We had to change the way we do things. Mornings we like to leisurely drink coffee, then read emails, and catch up on social media and news while breakfasting before showering. Around noon we are ready to go out to do errands. But that is exactly when the stores are closing down! A few hours later we are hungry and that is exactly when then the restaurant kitchens are closed down. Until they reopen around 7:00 or 8:00pm the food choices are limited to gelato, coffee, pastries, focaccia and calzones.
We’ve had to adjust our usual schedule and plan ahead whether we’re going to eat out for lunch before 3:00 or go out for dinner after 8:00 or to pick up takeout to eat at home.
We were feeling sorry for the restauranteurs because as we would be headed home for the night there was nary a customer in sight! Then one Sunday evening while walking home later than usual we discovered all those outdoor restaurants were buzzing with business!
It’s very real. Every night and all day on Sunday. Young and old, friends, small families, multi-generational family groups, singles – all out walking. Walking dogs on leads, leading young children by the hand, pre-teens straggling behind, pushing strollers, slowly strolling, arm in arm, visiting, eating, kissing, admiring window displays, clogging the wide pedestrian zones. No one is in a hurry. Bicyclists, segueways and wheelchairs are in the crowds as well as the ever present street venders.
On Christmas Day we were surprised by the amount of people on the streets. Eating and drinking establishments were open. Beggars were out en masse.
I confess, the Italian women got under my skin. I could see them looking me over, up and down. In my travel wardrobe I felt dowdy! I was cold too! I purchased a pair of cheap black and surprisingly comfortable boots for only 10 euros at a Chinese store. Now, warmly dressed, I enjoy the evening passeggiata brimming with self confidence.
My new friends and I were discussing the trend of a living for travel and experiencing culture versus accumulating material possessions. They admitted that the Italians need to show outward perfection. Their lives are full of many unsolvable issues (like the wifi.)

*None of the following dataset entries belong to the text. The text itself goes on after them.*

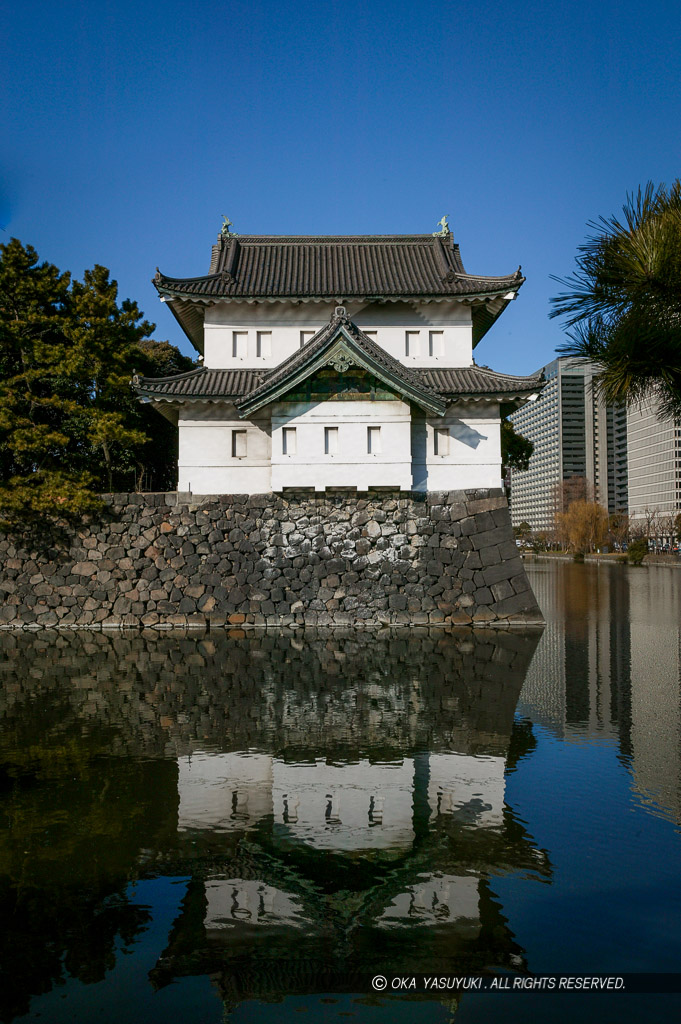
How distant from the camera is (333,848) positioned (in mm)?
4945

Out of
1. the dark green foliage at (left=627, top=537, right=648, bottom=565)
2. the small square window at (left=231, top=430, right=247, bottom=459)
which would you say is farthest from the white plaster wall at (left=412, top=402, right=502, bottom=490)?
the dark green foliage at (left=627, top=537, right=648, bottom=565)

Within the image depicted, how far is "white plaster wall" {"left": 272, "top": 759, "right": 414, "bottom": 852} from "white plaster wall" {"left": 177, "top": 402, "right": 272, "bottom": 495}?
14001mm

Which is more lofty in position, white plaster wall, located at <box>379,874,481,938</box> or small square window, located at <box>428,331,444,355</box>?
small square window, located at <box>428,331,444,355</box>

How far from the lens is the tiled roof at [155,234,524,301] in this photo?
811 inches

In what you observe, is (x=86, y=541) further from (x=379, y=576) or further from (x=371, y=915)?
(x=371, y=915)

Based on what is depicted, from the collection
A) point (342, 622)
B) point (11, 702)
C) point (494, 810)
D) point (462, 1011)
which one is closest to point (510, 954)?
point (462, 1011)

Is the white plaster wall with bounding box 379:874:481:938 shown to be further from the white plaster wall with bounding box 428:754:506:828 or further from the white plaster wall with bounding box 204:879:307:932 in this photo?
the white plaster wall with bounding box 428:754:506:828

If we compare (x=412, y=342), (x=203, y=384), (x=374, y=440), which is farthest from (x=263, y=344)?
(x=374, y=440)

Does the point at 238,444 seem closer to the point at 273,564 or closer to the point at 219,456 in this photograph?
the point at 219,456

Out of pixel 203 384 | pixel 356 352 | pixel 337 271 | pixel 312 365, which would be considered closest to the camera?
pixel 356 352

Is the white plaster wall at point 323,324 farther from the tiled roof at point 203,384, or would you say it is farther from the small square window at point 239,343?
the tiled roof at point 203,384

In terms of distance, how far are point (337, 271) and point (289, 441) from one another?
6.70 m

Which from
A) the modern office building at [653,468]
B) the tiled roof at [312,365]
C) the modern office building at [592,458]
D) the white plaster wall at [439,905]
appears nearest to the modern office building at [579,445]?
the modern office building at [592,458]

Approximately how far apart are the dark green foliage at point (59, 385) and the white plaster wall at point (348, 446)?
5.22m
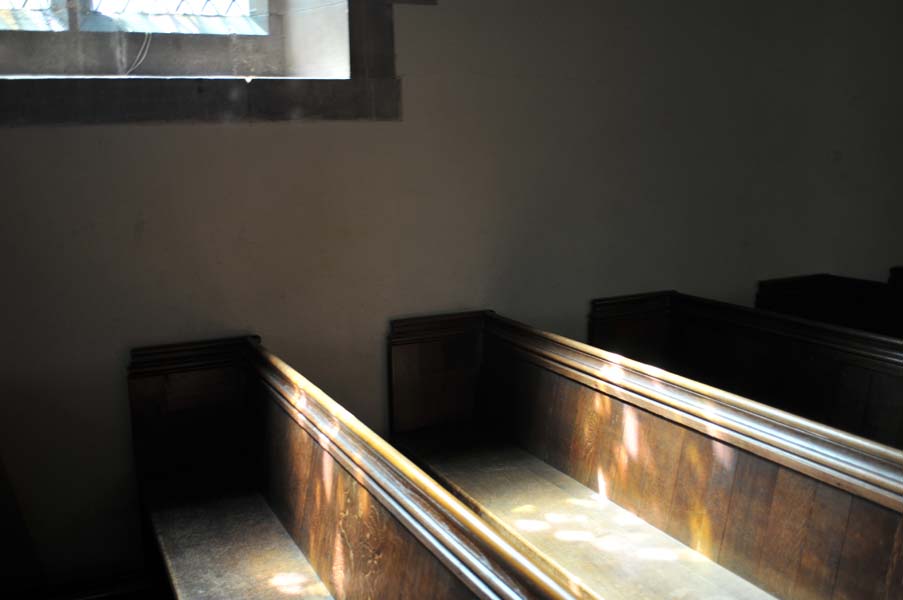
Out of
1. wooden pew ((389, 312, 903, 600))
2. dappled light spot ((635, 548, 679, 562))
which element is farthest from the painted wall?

In Italy, on Christmas Eve the Baby Jesus is placed in the crèche and thus begins The 12 Days of Christmas ending on January 6th – Epiphany – the day to celebrate the arrival of the Magi. The Presepi Viventes (live nativities) are live starting the day after Christmas until Epiphany.
In the US, Christmas Day is the culmination of Christmas festivities. By Boxing Day folks are standing in long lines to do returns and exchanges and by New Years Day taking down the tree.
One more rant. The “Old World” has been civilized ages longer than the USA, but apparently hasn’t learned the science of staircase building. Our bodies are accustomed to anticipating the regular height of each riser and trip up when the individual risers are not consistent – even when we know and anticipate it. The tallest steps appear at the top when the builders realize they have run out of space and divide the space over two huge steps. (We have found this phenomenon in every country we have visited, not just Italy.)
Recap of 2015 and 11 full months of travel:
1/23/2015 – Merrill’s last day on the job
1/27/2015 – Left Sacramento, California for Portland, Oregon
2/2/2015 – Flew to Quito, Ecuador
Valentine’s Day – Quito, Ecuador
Easter – Cuenca, Ecuador
Mothers Day – Medellin, Colombia
Wedding anniversary and Fathers Day – The Algarve, Portugal
Independence Day – 4th of July – Scotland
Steve’s birthday – Oban, Scotland
Merrill’s birthday – Bucharest, Romania
Thanksgiving Day – traveling by bus from Croatia to Bosnia and Herzegovina
Christmas – Lecce, Italy
New Years Eve – Lecce, Italy
We are rested up and sad to say our time here is over. Tomorrow we pick up a rental car and leave Lecce for a short visit to Naples and Rome before we say “ciao” to Italy. By next week I will writing to you from a different country and will tell you all about it next time I Meet You in the Morning.
Thanks for reading and I wish you all a very Happy and Healthy New Year!
One final confession…I’m headed out for Passeggiata – and another creamy gelato!